1 Şevval 608’de {7 Mart 1212) Yukarı Mısır’da Behnesâ şehrine bağlı Behşim’de doğdu. Kaynaklara göre Berberi asıllı olup Fas’taki Hammâd Kalesi’nde Habnunoğullan diye tanınan bir aileden gelmektedir. Nisbelerinden birinin Sanhâcî olması da onun aslen Mağribli olduğunu göstermektedir.
Babası tarafından Büsîrli olduğu için Bûsîrî, annesi tarafından da Delâslı olduğu için Delâsî nisbeleriyle anılmaktadır. Bazan da bu iki kelimenin birleşmesiyle meydana gelen Delâsîrî nisbesini kullanır.
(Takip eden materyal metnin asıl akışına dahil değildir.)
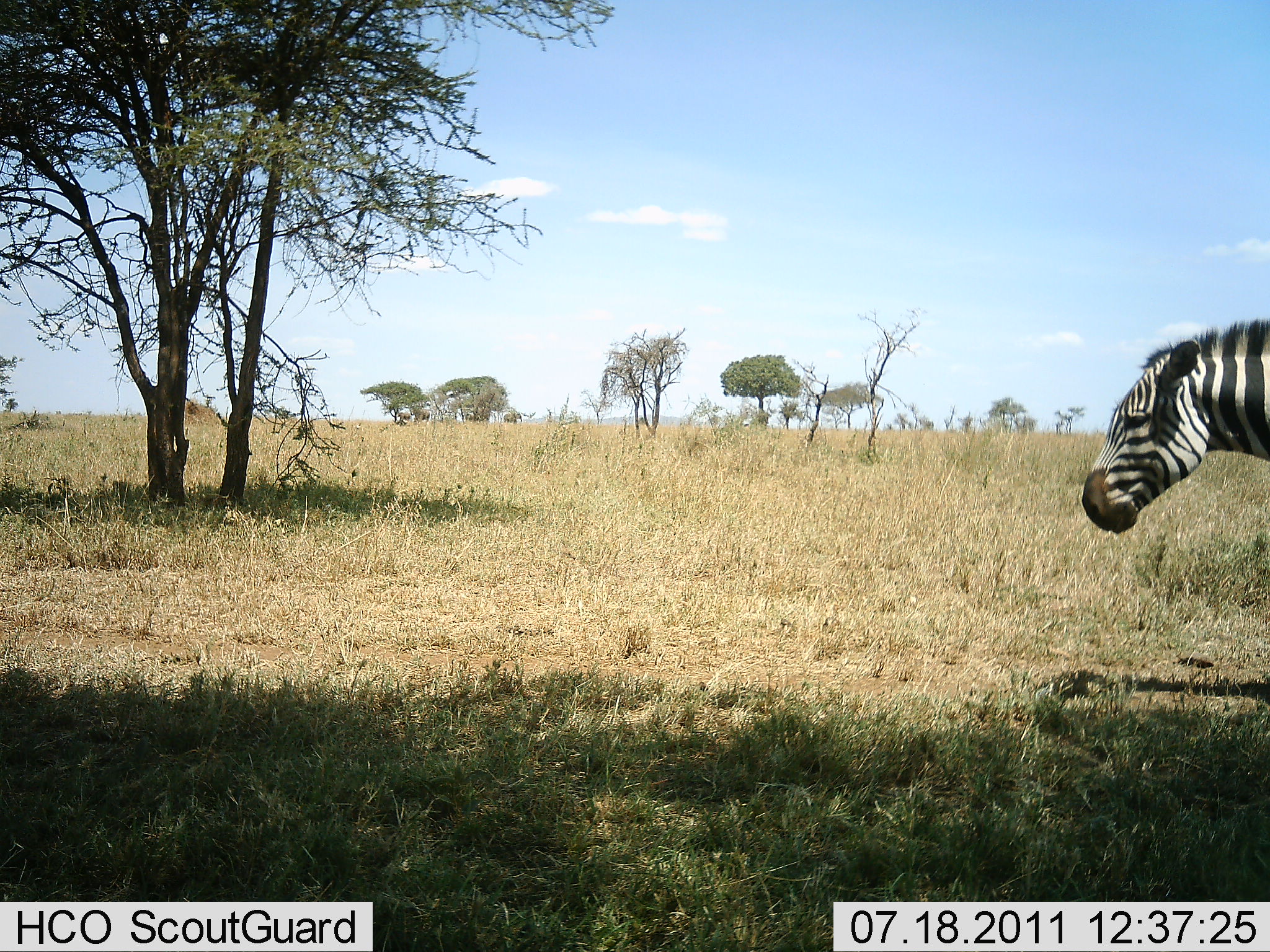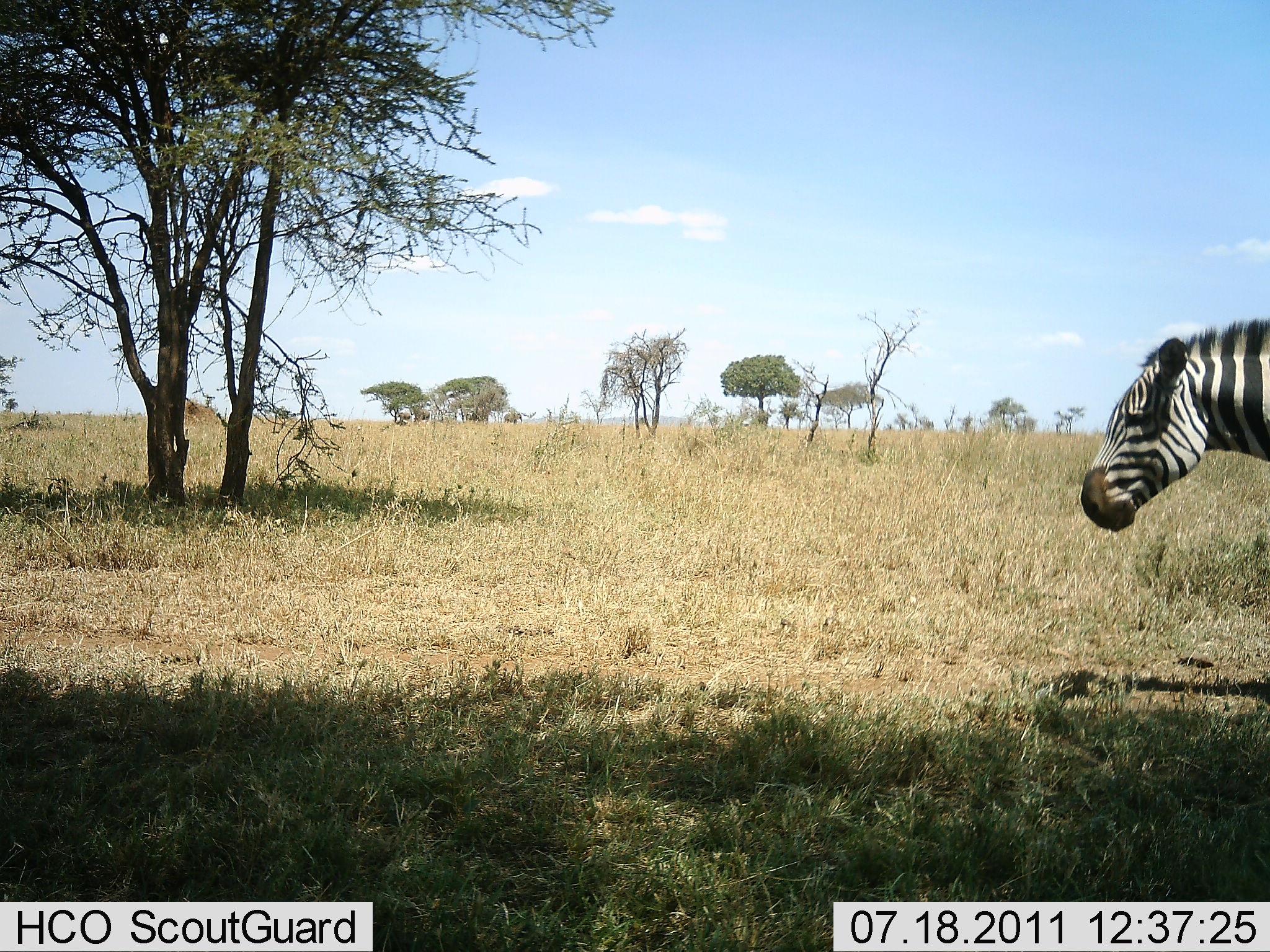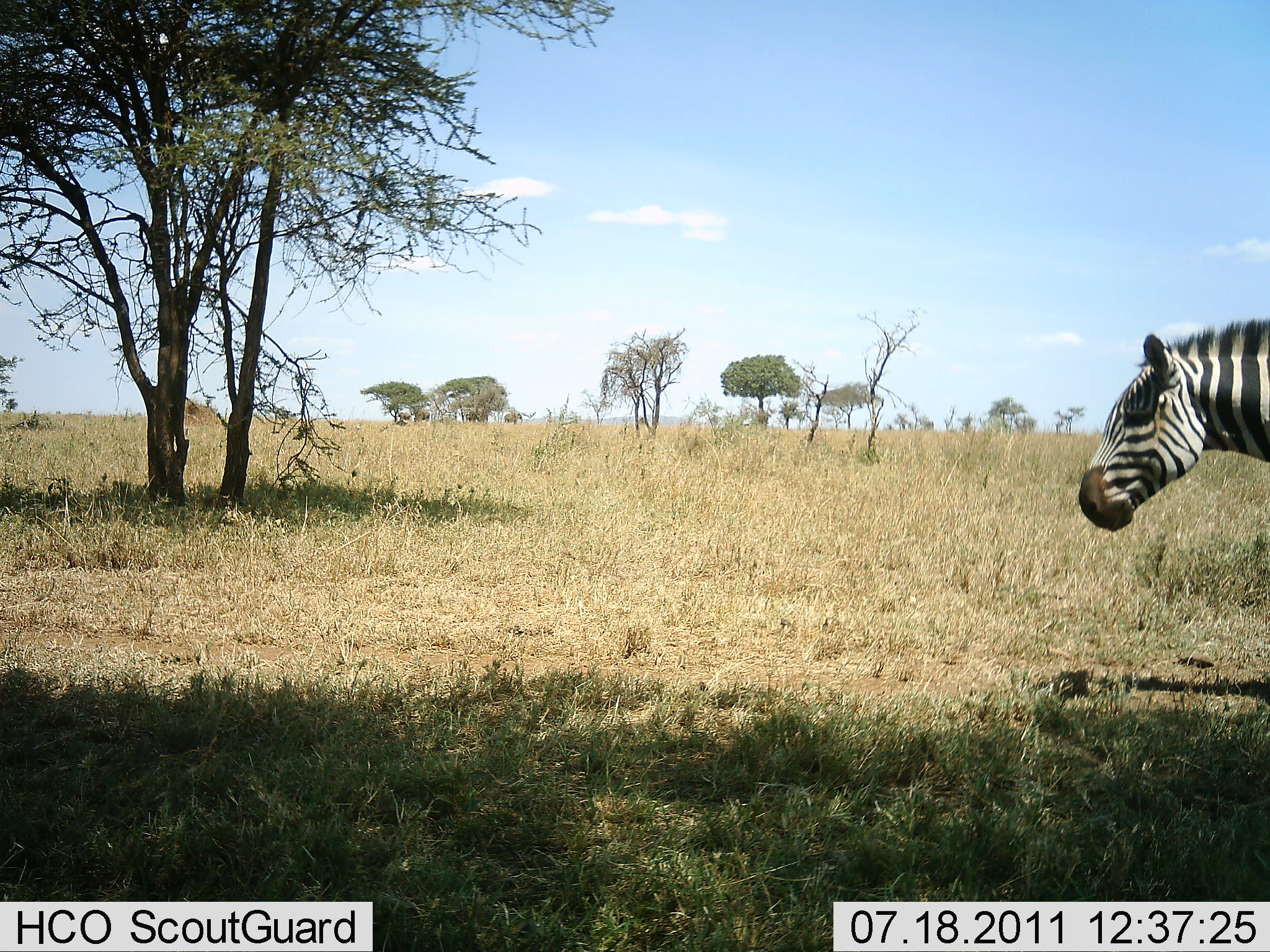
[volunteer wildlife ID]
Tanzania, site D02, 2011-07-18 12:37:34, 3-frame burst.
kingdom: Animalia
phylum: Chordata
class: Mammalia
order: Perissodactyla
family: Equidae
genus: Equus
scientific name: Equus quagga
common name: plains zebra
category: zebra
Zebra (plains zebra) (Equus quagga), count 1. Behavior (volunteer vote fractions): standing 94%, resting 0%, moving 12%, interacting 0%. Young present (vote fraction): 0%. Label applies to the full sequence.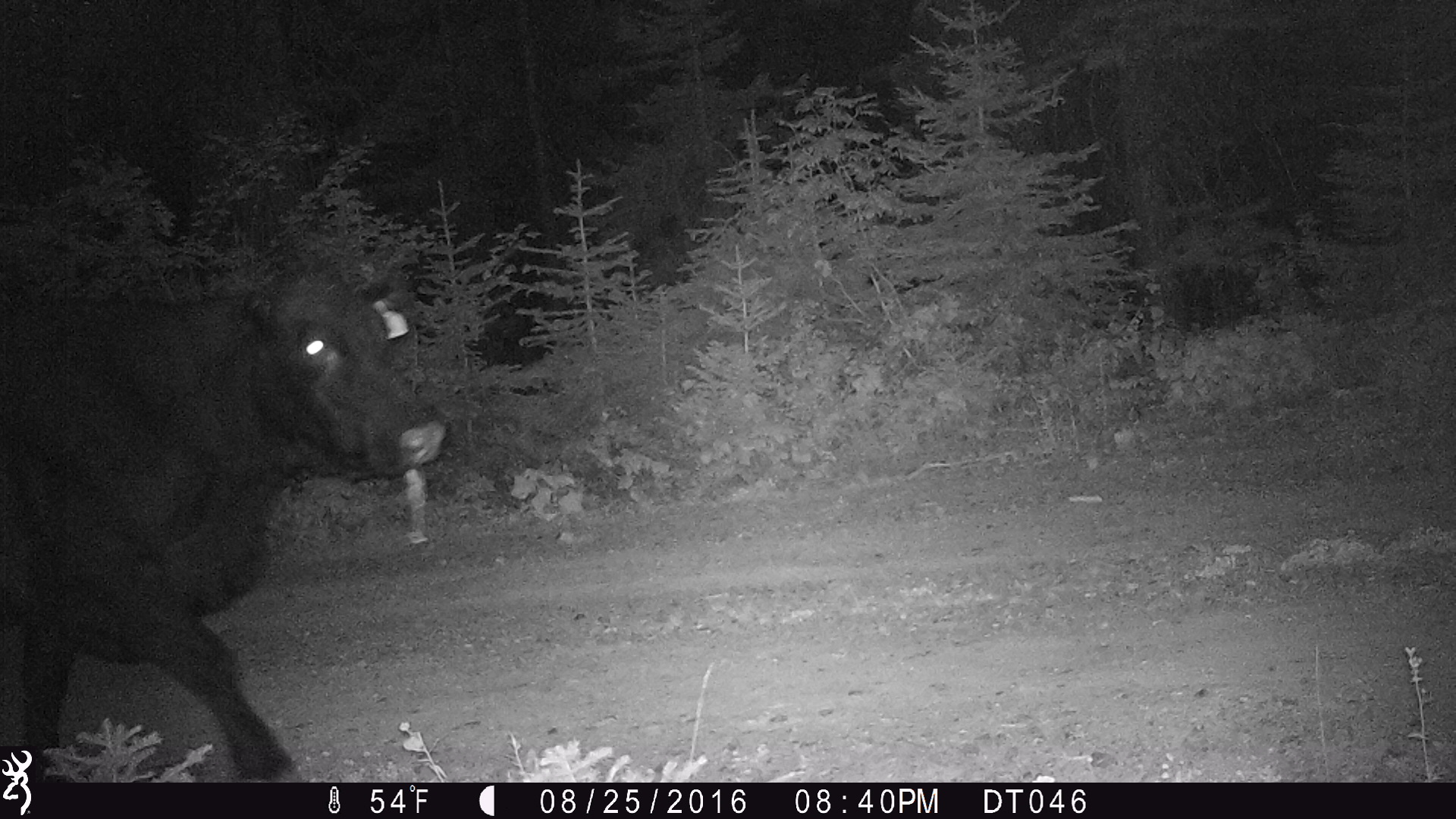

Ailesiyle birlikte Delâs’a yerleşen Bûsîri’nin gençlik yıllan burada geçti. Tahsili hakkında ayrıntılı bilgi yoksa da geleneğe göre o da ilk öğrenimi sırasında Kur’ân-ı Kerîm’i ezberlemiş olmalıdır. Daha sonra Kahire’ye giderek Şeyh Abdüzzâhir Mescidi’ndeki derslere katıldı. Burada İslâmî ilimlerin yanı sıra dil ve edebiyat tahsil etti. Özellikle hadis ve siyerle meşgul oldu. Yahudi ve hiristiyanlara karşı yazdığı reddiyelerden onun Tevrat ve İndileri incelediği anlaşılmaktadır. Kendisine hisbe teşkilâtında görev verilmek istendiyse de, “Ben çarşı pazar İşlerinden anlamam” diyerek kabul etmedi. Bir müddet vezir Zeyneddin Ya’küb b. Zübeyr’in yanında çalıştı, fakat hâmisi bu görevden alınınca (1261) Bilbîs’e gitmek zorunda kaldı. Orada kendisine maliye işlerinde kâtiplik ve muhasiplik görevi verildi. 1265’de adliye teşkilâtında bazı değişiklikler yapan el-Melikü’z-Zâhir I. Baybars’a yazdığı bir kasideden onun bu tarihte Kahire’de bulunduğu, dolayısıyla Bilbîs’teki görevinin uzun sürmediği anlaşılmaktadır. Yine bu dönemde küçük yaştaki çocuklann Kur’ân-ı Kerîm’i okuyup ezberlemeleri için Kahire’de bir mektep (küttâb) açtığını, fakat beklediği ilgiyi göremediği için burayı kapatarak el-Mahalle şehrine gittiğini şiirlerinden anlamak mümkündür. Bûsîrî, dönemin valisi tarafından kendisine bağlanan aylığın hıristiyan memurlarca kasten geç ödendiğini, hatta bazan aylar geçtiği halde ödeme yapılmadığını şiirlerinde anlatır ve bu sebeple olanları acı bir şekilde hicveder. el-Mahalle’de bulunduğu sırada bacağının kırıldığı ve bundan sonra Sehâ’ya gittiği yine şiirlerinden anlaşılmaktadır. Her ne kadar Brockelmann Bûsîri”nin on yıl Kudüs’te yaşadığını, sonra Medine’ye, oradan da Mekke’ye giderek on üç yıl orada ikamet ettiğini ve bu süre zarfında Kur’ân-ı Kerîm öğretimiyle meşgul olduğunu söylüyorsa da klasik kaynaklarda bu bilgiler mevcut değildir.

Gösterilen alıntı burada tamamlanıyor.